This is the mail archive of the
systemtap@sourceware.org
mailing list for the systemtap project.
Re: stpd issues
- From: Martin Hunt <hunt at redhat dot com>
- To: Hien Nguyen <hien at us dot ibm dot com>
- Cc: Thomas Zanussi <trz at us dot ibm dot com>, SystemTAP <systemtap at sources dot redhat dot com>
- Date: Sun, 21 Aug 2005 14:36:28 -0700
- Subject: Re: stpd issues
- Organization: Red Hat Inc.
- References: <43065321.1060902@us.ibm.com>
On Fri, 2005-08-19 at 14:46 -0700, Hien Nguyen wrote:
> Hi Martin, Tom,
>
> I observed some issues with the new transport with the attached module
> (insert jprobes and kretprobes on all system calls). Without #define
> STP_RELAYFS
> No problem loading the module, but when I pressed CTRL-C, stpd appears
> to hang.
>
> With #define STP_RELAYFS.
> No problem loading the module, but there is no stdout until terminating
> stpd with Ctrl-C. It looks like data bufferred but not flushed out to
> stdout.
Thank you for trying out the latest code so quickly.
The problem here is that your code probes sys_read() which is now used
by stpd to read the output from the probes. Each time sys_read() is
called, jprobes prints some data and flushes it, which causes stpd to
call sys_read(), which causes more data to be printed, etc.
The same problem would be hit with relayfs if you put a probe on some
relayfs functions. (Or netlink.) It doesn't happen with sys_read
because relayfs collects data into large per-cpu buffers so that each
sys_read gets the results from many stp_prints.
I don't have a simple solution. In its main loop, stpd only uses read()
and write(). Maybe the best thing to do would be to encourage the use of
a simple check on sys_read() and sys_write() to filter out all probes
caused by stpd. The pid for stpd is always _stp_pid.
For example,
ssize_t inst_sys_read(unsigned int fd, char __user *buf, size_t count)
{
if (current->pid != _stp_pid) {
_stp_printf("sys_read :executable : %s pid=%d, cpu=%d\n", current->comm, current->pid,
smp_processor_id());
_stp_printf("Args sys_read : \n");
_stp_counter_add (read, 1);
_stp_print_flush();
}
jprobe_return();
return 0;
}
An alternative would be to have _stp_print_flush() do the check on the
pid and refuse to print for pid == _stp_pid.

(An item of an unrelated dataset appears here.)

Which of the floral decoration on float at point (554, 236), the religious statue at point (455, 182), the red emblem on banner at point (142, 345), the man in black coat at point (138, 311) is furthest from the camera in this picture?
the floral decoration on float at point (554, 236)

Or I could change the new transport to be link relayfs and aggregate IO
into large buffers, which prevents every _stp_print_flush() resulting in
a sys_read(), resulting in another _stp_print_flush(), etc. However, we
would still see a lot of data created from stpd, which we probably don't
want and we would lose the simplicity of having a simple stream,
resulting in making the new transport put sequence numbers into per-cpu
buffers, etc.
I'll think some more on this. But I'm leaning towards the first
solution. systemtap will need changed to handle this too.
What do you think?
Martin